RECORDS FOR THE TASK:
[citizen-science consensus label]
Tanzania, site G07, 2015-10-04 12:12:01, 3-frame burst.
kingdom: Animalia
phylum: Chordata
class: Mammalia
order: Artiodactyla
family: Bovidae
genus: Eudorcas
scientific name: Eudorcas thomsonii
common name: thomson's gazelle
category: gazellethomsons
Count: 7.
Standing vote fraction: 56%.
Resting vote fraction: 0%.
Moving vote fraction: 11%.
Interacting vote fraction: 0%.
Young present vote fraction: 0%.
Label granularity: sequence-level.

REQUIRED ACTION:
Say how many lines in the entries above contain the string "fraction". Give the number by itself.

TASK OUTPUT:
5